[TASK INSTRUCTIONS]:
Write out the material below again, line for line, without any images.

[DATA SEGMENT]:
*** Block opens ***

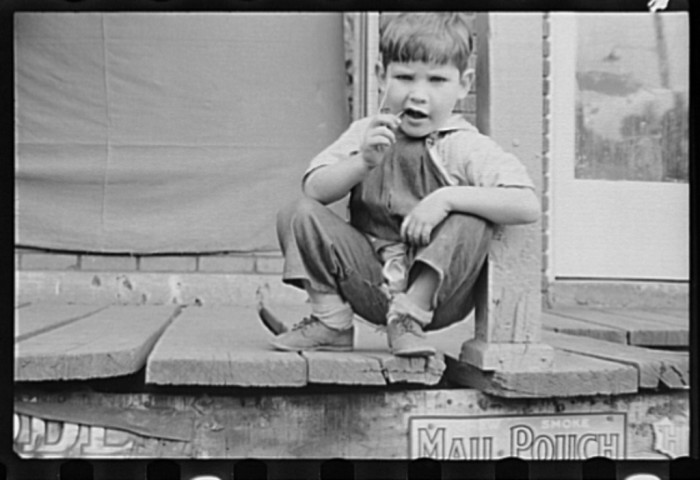 14. This little boy was sitting on a porch in Omar in 1935.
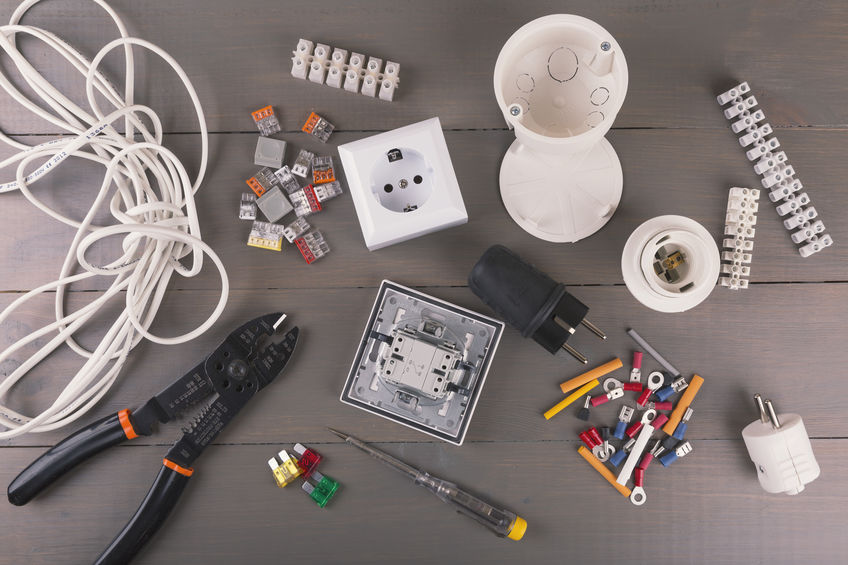 electrical tools and accessories on wooden table
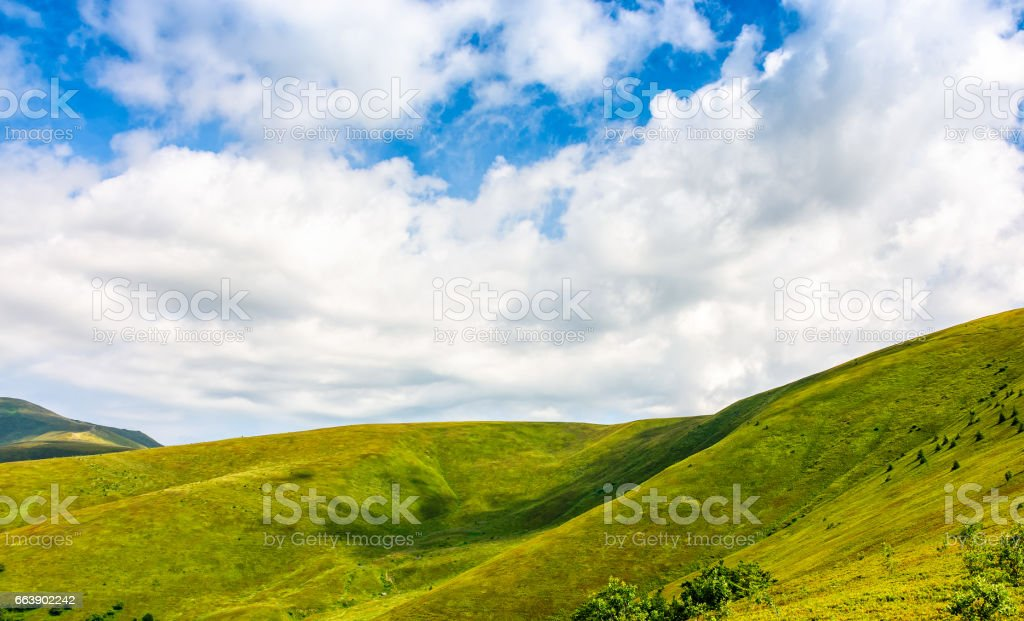 deep blue sky with some clouds over the green and grassy hills of...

*** Block closes ***

[RESULT BELOW]:
 14. This little boy was sitting on a porch in Omar in 1935.
 electrical tools and accessories on wooden table
 deep blue sky with some clouds over the green and grassy hills of...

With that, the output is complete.